Excerpt provided »
[Start of section]
I did call her new pulmonologist to get (yet another) prescription for Robinul so that we can diligently try again. And then I gave myself permission to live with all of my emotions the entire weekend. Amongst a million rants, I blubbered about, "What will we do now?" and "Who the hell is she to judge my parenting?" and "What if we still can't control her secretions... will she be stuck on home-hospital forever?" Along with the blubbering, I ate A LOT of comfort food.
When Monday rolled around I knew I had to speak to our district's Program Specialist and I just couldn't. I wasn't ready to have a coherent conversation... I was beyond the crying, but I was angry and scattered. I spoke to one of Gracie's former teachers (and my friend) and she helped me gather my thoughts and gave me a place to start the conversation.
[End of section]
Stored data:
[Start of section]
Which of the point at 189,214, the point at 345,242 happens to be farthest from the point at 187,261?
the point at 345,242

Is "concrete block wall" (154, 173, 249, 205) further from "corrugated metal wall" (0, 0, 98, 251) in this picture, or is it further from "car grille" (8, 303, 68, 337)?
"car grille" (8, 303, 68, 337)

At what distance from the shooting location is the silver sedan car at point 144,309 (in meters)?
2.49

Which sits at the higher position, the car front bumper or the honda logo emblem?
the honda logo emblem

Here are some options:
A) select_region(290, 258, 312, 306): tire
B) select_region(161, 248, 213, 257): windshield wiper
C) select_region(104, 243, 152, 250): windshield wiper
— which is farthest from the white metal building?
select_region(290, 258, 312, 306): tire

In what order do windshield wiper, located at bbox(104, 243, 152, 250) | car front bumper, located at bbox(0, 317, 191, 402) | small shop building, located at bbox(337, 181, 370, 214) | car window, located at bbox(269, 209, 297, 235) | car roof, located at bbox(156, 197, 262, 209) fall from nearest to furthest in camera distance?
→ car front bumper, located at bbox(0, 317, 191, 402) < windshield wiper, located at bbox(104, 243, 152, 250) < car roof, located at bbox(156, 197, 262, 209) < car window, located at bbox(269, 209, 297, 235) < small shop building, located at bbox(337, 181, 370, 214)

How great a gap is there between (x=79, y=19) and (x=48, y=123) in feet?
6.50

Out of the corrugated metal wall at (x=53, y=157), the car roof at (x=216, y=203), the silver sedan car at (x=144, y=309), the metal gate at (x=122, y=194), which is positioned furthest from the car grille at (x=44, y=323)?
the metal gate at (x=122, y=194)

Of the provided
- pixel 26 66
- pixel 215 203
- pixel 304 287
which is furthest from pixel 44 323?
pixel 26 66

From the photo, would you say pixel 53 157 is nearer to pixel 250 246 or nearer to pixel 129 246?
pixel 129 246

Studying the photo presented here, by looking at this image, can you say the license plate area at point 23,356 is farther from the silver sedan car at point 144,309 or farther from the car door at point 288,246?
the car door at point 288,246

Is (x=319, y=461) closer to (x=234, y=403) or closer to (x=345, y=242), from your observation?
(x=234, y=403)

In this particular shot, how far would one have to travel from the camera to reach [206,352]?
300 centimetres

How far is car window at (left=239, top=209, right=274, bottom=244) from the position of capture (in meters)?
[End of section]
Complete the following »
A – Answer these questions using the account of Gracie's care and schooling:
(i) What medication was the new pulmonologist asked to prescribe?
(ii) With whom did the writer know a conversation was needed on Monday?
(iii) Who helped the writer gather thoughts before that conversation?
B – Go on with the account of Gracie's care and schooling, starting after its final sentence.

Answers by task »
A –
(i) Robinul
(ii) The district's Program Specialist
(iii) One of Gracie's former teachers, who is also the writer's friend

B –
Today I had that conversation... not nearly as neat and concise as I had intended... but I made my points. Apparently, I am not the first person to have these kinds of feelings after an encounter with said nurse. And, as luck would have it, we have ourselves a wonderfully reasonable and proactive Program Specialist! She had a plan "B" that has it's own plan A and B. We will put Gracie back on Home-Hospital for now, get assessments done (she's due for her triennial assessment ALREADY) and have all the "players" (i.e. teachers, therapists, etc.) get to know her (and love her!). In the meantime, the SELPA nurse and district nurse will meet Gracie and we will get some answers about her unacceptable secretions and how to proceed with a classroom placement, while I head the FULL-TIME, daunting search for a nurse.
So, there is a plan. I am not crying. The sky is blue and I have hope again.
My Magic 8 Ball says, "Outlook Good."